These are the config settings used by the suppression system. Type: Dictionary.

domain
The SDB domain where suppressions will be stored. Type: String. Default: nymms_suppress
cache_timeout
The amount of time, in seconds, to keep suppressions cached. Type: Integer. Default: 60

resources.yaml

The resources.yaml file is where you define your commands, monitors and monitoring groups.

commands
Commands are where you define the commands that will be used for monitoring services. The main config for each command is the command_string, which is a templatized string that defines the command line to a command line executable.
monitors
Monitors are specific instances of commands, allowing you to fill in templated variables in the command used. This allows your commands to be fairly generic and easily re-usable.
monitoring groups
Monitoring groups are used to tie monitors to individual nodes. It also lets you add some monitoring group specific variables that can be used in commands templates and other places.
Example resources.yaml

Config Options

commands

A dictionary of commands, the key of each is a unique name for the command, and the value is another dictionary with the commands configuration. Other than the command_string config option, you can specify any others you like - they will be accessible in the template of the command_string itself. Type: Dictionary.

command_string
A command line string using Jinja’s variable syntax. (ie: {{variable}}). Type: String.
other configs
You can specify as many other key/value entries as you like. They will be useable as variables in the command_string itself. Often times the values set here will be used as defaults for the command, provided the variable isn’t set anywhere else (such as on the monitor, or the node).
monitors

A dictionary of monitors, each of which calls a command defined above. The key of each entry is the name of the monitor, the value is another dictionary which contains configuration values for that monitor. Type: Dictionary

command
The name of a command defined in the resources file. This is the command that will be called for this monitor. Type: String.
monitoring_groups
A list of monitoring groups that this monitor is a part of. This is how you tie monitors to nodes - every monitor that is attached to a monitoring_group will be ran against every node that is attached to that monitoring_group.
other configs
You can specify as many other key/value entries as you like for each monitor. They will be useable as variables in the template strings used in the command for this monitor.
monitoring_groups
A dictionary of monitoring groups which tie together monitors and nodes. The keys of the dictionary are the monitoring_groups names, while the values are any extra config you want to put into the command context. Often times the values will be blank (see the example).

private.yaml

The private.yaml file is used to give context variables that can be used in various monitors, but which are not included when the tasks and results are sent over the wire. Largely these are used for things like passwords that are needed by monitors.

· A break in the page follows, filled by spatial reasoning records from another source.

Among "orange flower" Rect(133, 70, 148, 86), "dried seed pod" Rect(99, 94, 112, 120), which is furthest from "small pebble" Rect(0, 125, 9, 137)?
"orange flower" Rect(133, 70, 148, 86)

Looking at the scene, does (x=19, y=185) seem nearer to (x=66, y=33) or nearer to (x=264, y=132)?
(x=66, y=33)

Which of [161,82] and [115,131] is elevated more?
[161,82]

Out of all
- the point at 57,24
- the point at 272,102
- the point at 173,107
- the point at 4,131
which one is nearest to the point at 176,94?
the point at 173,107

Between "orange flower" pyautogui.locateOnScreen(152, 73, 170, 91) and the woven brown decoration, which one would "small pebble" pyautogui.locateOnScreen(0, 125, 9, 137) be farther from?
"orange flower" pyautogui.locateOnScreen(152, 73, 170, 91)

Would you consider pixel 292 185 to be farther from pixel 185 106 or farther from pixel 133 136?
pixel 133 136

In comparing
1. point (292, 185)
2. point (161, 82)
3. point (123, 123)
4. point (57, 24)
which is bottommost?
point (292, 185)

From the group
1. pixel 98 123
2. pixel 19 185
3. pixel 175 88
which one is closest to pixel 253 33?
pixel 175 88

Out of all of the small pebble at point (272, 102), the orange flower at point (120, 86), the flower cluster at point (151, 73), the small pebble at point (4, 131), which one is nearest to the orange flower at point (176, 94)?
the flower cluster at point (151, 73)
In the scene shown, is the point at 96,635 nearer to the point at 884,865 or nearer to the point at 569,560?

The variables that are provided by private.yaml need to be prepended by __private. when referring to them in templates. For example, if you have a private variable called db_password you would refer to it as __private.db_password in templates.

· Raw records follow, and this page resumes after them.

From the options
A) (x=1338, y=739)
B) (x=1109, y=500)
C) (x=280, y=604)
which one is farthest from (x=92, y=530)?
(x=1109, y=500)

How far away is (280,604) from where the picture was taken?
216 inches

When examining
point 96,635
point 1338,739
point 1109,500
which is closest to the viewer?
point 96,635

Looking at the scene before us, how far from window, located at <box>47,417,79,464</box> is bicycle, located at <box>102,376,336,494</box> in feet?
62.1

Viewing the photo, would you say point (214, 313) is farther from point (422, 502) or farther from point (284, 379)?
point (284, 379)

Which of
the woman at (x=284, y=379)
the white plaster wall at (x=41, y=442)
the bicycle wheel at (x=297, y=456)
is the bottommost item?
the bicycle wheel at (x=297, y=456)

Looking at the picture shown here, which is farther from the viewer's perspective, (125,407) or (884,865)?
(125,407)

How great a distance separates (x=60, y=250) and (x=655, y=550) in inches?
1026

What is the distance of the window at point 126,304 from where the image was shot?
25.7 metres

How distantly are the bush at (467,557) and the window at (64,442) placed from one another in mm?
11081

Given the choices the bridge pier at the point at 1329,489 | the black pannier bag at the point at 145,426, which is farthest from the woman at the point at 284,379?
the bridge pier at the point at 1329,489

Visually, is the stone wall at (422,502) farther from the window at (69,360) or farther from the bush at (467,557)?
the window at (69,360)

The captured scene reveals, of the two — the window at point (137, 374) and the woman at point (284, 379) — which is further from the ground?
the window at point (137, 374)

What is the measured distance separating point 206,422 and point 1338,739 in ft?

The contents of the private.yaml are simple key/value pairs.

Example private.yaml

nodes.yaml

The nodes.yaml file is the file used by default by the YamlBackend, which is used by the scheduler to figure out what nodes (instances, hosts, etc) need to be monitored. It’s a dictionary of node entries - each entry’s key is the name of the node. The value of each entry is a dictionary with the following options:

Example nodes.yaml
address
The network address of the node. This can be an ip address, or a hostname. If no address is provided, then it is assumed that the name of the node entry is the address. Type: String. Default: The node entry name.
monitoring_groups
A list of monitoring groups (as defined in resources.yaml) that this node is part of. Every monitor that is attached to a monitoring group will be applied to every node in the monitoring group. Type: List.
realm
The realm this node is a part of. See the realms documentation.

Reactor Handlers

Demo AMI

In order to give people something easy to start playing with (and to alleviate my shame in not having amazing documentation yet) I’ve gone ahead and started creating Demo AMIs in Amazon AWS. These AMIs come up with a complete, all-in-one (ie: all daemons) instance that has a very basic configuration that can be used to play with NYMMS and get used to the system.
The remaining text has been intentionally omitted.